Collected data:
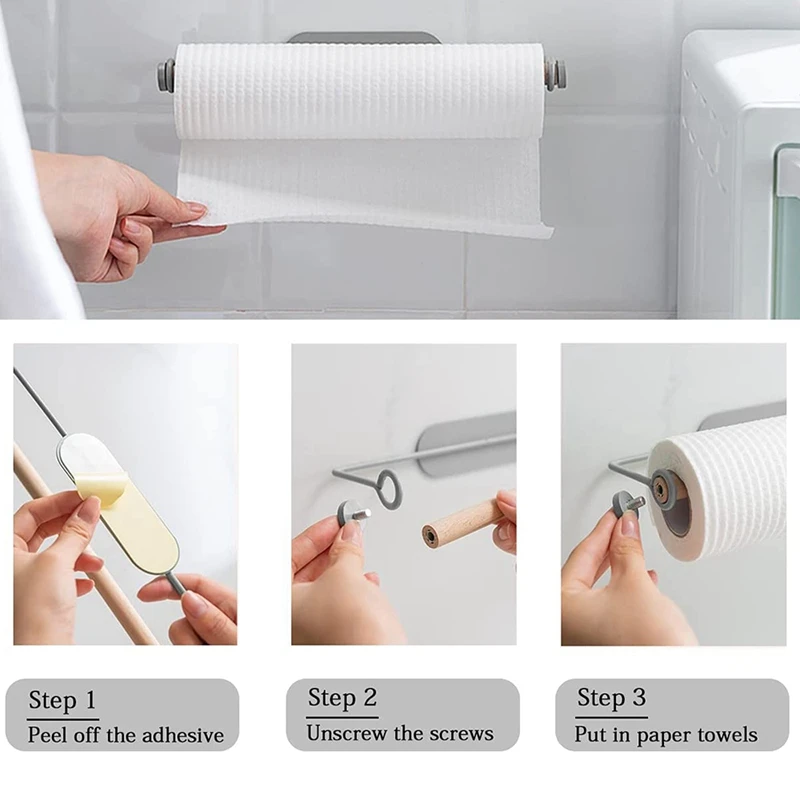 Step 1
Peel off the adhesive

Step 2
Unscrew the screws

Step 3
Put in paper towels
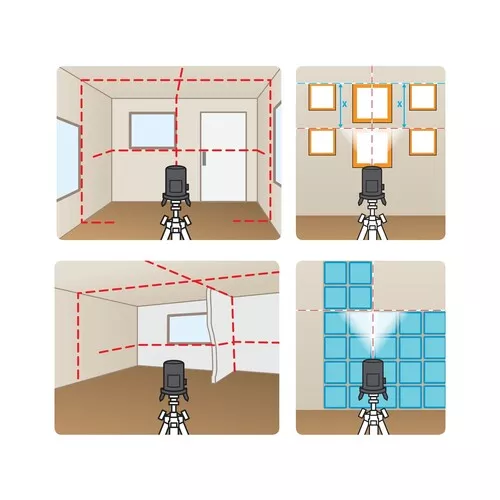 x

x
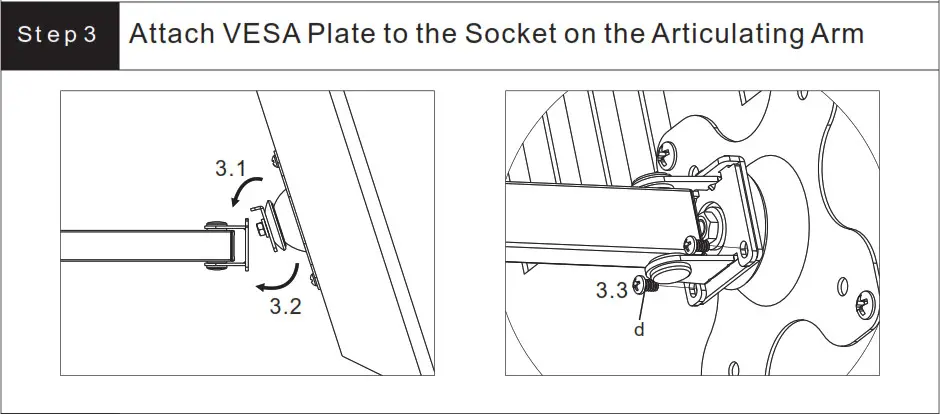 Step 3 Attach VESA Plate to the Socket on the Articulating Arm

3.1

3.2

3.3

d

WHAT YOU HAVE TO DO:
Reproduce, exactly and with no pictures, the lines from the line containing "Unscrew the screws" through the closing line of the data above, keeping both ends.

YOUR SOLUTION:
Unscrew the screws

Step 3
Put in paper towels
 x

x
 Step 3 Attach VESA Plate to the Socket on the Articulating Arm

3.1

3.2

3.3

d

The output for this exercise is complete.